The flip side: capability shows up right where you'd expect it
The inversion is confined to the live, interactive job. On the offline synthesis job of reading a whole transcript and writing a fair, grounded, calibrated evaluation, the ordering snaps back to the intuitive one.
| Job | Best tier | Why |
|---|---|---|
| Conducting (probing, adaptivity) | Haiku | relentless follow-up beats polished efficiency (t = +3.21 vs Opus) |
| Feedback quality | Opus 9.07, Sonnet 8.89, Haiku 8.06 | grounding, fairness, specificity: reasoning over the transcript (t = −4.91 vs Haiku) |
| Interviewer calibration error (↓) | Opus 0.21, Sonnet 0.34, Haiku 0.52 | scoring accuracy is a judgment task (t = −2.52 vs Haiku) |
One caveat on that table. The synthesis ordering is monotonic in the means, but only the endpoints separate. Opus and Sonnet write feedback that is statistically indistinguishable (+0.18, t = +1.90), and their calibration errors are indistinguishable too (−0.13, t = −1.68). What the data supports is that both larger models beat Haiku at synthesis, not that Opus beats Sonnet. On calibration error, the only significant gap in the whole column is Opus against Haiku.

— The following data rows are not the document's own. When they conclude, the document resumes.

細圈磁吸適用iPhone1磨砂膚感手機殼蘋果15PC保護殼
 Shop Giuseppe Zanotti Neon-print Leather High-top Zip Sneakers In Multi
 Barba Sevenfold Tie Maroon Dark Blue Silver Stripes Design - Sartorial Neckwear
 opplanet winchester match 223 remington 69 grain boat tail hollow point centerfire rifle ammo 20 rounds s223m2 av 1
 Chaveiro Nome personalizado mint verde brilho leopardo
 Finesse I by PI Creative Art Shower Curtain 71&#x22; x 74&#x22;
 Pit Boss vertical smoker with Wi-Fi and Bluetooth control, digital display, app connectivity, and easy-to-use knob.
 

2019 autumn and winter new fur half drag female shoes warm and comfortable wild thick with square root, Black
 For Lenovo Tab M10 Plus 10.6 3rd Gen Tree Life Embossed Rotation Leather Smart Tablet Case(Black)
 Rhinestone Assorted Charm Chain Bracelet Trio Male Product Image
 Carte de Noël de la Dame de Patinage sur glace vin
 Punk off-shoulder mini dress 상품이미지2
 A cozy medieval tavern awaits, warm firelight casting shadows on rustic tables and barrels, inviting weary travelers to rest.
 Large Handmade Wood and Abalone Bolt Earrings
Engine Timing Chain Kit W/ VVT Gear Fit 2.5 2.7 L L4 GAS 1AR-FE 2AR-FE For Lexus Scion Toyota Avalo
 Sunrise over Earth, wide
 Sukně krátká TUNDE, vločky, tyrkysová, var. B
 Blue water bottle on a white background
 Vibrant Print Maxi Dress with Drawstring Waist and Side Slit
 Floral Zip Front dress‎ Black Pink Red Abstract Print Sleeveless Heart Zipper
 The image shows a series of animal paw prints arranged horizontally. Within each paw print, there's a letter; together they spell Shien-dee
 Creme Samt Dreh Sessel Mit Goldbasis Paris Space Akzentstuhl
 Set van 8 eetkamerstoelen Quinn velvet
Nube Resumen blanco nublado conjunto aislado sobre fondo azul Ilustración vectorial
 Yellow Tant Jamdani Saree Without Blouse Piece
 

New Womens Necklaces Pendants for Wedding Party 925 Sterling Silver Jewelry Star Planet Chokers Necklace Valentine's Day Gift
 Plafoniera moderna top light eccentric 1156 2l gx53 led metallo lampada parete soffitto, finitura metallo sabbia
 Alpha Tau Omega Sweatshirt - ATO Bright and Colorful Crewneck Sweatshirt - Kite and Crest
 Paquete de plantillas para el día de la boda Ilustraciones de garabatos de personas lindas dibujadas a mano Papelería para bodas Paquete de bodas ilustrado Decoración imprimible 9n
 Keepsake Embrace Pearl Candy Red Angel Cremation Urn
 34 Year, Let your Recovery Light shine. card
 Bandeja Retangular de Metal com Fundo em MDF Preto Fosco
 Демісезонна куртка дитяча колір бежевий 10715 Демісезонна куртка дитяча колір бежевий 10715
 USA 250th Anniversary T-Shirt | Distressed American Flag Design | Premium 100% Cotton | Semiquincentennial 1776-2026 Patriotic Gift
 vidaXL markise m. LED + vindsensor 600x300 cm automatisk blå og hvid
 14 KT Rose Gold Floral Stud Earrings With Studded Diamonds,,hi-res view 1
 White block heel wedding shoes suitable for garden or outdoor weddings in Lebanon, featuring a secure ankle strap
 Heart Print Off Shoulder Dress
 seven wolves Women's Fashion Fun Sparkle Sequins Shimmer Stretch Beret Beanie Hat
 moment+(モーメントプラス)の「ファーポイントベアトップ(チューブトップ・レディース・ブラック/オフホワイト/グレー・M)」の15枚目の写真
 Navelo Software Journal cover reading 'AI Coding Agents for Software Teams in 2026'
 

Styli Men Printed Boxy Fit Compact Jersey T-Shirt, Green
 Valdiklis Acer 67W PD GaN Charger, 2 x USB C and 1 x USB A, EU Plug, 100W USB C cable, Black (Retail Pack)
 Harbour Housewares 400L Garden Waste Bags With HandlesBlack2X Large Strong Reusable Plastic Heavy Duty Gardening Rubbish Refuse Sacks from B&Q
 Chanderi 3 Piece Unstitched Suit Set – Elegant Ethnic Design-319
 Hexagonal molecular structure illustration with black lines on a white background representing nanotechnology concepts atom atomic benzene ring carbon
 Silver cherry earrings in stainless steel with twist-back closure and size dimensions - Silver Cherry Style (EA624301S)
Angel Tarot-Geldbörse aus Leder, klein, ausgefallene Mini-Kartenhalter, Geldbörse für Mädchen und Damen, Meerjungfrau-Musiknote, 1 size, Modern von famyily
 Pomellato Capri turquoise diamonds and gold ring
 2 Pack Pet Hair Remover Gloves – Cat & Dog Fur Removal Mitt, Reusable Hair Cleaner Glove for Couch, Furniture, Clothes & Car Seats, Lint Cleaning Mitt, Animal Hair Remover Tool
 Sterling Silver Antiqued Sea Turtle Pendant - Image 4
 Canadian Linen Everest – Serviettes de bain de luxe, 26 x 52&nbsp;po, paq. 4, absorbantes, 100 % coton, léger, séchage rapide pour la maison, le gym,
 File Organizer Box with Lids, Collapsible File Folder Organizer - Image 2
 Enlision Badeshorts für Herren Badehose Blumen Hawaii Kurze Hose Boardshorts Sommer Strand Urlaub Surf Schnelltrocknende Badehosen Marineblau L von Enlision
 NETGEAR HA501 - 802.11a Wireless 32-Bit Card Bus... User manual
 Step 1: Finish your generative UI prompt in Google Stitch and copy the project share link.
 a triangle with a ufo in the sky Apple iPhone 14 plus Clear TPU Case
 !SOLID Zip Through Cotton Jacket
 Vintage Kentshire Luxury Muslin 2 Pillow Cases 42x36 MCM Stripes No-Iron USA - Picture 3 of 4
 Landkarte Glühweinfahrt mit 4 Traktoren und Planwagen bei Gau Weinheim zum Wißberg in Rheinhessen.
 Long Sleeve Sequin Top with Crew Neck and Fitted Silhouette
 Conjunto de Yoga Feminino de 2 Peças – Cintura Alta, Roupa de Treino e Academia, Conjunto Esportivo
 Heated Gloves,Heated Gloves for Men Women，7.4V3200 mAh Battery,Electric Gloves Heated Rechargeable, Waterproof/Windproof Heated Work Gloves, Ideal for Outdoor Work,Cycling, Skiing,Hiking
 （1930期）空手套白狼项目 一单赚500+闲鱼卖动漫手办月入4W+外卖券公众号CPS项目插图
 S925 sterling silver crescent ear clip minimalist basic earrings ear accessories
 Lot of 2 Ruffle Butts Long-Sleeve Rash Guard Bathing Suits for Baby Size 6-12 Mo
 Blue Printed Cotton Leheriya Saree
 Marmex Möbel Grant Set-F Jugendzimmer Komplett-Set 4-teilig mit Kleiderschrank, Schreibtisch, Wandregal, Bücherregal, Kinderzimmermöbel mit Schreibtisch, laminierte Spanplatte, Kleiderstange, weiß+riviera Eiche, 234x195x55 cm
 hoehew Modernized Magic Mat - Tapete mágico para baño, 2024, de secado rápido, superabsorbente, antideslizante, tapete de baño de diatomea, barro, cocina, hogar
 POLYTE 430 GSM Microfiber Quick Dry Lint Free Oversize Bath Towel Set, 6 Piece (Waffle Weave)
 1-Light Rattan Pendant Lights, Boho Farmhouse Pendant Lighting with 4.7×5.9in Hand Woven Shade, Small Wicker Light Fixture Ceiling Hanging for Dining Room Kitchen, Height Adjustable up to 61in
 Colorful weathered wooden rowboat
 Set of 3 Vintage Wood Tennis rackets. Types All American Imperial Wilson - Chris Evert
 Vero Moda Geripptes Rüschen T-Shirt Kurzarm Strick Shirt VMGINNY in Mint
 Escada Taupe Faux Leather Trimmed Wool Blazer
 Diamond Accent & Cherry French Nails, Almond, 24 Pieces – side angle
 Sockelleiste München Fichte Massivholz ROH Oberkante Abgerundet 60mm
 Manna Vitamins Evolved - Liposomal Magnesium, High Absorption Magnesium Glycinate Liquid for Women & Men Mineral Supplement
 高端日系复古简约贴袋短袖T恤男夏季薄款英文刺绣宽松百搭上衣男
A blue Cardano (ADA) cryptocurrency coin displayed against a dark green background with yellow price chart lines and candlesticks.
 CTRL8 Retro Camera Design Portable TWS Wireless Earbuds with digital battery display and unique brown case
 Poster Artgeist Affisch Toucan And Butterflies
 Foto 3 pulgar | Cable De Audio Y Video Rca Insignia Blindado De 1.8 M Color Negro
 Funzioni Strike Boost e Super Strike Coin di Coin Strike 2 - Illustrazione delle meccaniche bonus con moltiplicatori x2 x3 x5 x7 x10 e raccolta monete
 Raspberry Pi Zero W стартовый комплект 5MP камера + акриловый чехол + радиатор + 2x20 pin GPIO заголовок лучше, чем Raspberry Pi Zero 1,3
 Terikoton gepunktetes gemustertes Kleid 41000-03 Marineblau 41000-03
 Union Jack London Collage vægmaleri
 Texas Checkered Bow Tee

Interaction rewards temperament, while synthesis rewards capability. The bigger models win the synthesis job by the same logic that loses them the interaction job. One task wants a relentless conversationalist and the other wants a careful analyst, and those are different virtues.
So what
This is the empirical backbone of the split-the-job recommendation. Let the least-polished model run the live conversation, because probing is a disposition and the cheap model has more of the right one. Then hand the transcript to a larger model to score, because calibration is a capability and both flagships have more of it than Haiku does. Which flagship matters less than you'd think: Opus and Sonnet are statistically indistinguishable as evaluators, so the choice there is a cost decision rather than a quality one.
Two caveats are worth stating plainly. These are dispositions under our current system prompt. A prompt that explicitly ordered the interviewer to press on every vague answer and never wrap up early would likely pull Opus and Sonnet toward Haiku's behaviour. But that's the point of measuring it. Given identical instructions, the smaller model already behaves more like the interviewer we want, and that behaviour is what you're buying when you drop a model in.
The turn-cap experiment is also a single replicate of five personas. The turn counts are unambiguous, while the probing deltas that accompany them are directionally clear but individually underpowered. We believe the conclusion because the mechanical evidence and the cross-model evidence agree, not because t = −0.50 proves a null.
The harness, the headline numbers, and the reliability analysis this piece leans on are in Evaluating Claude as an AI interviewer.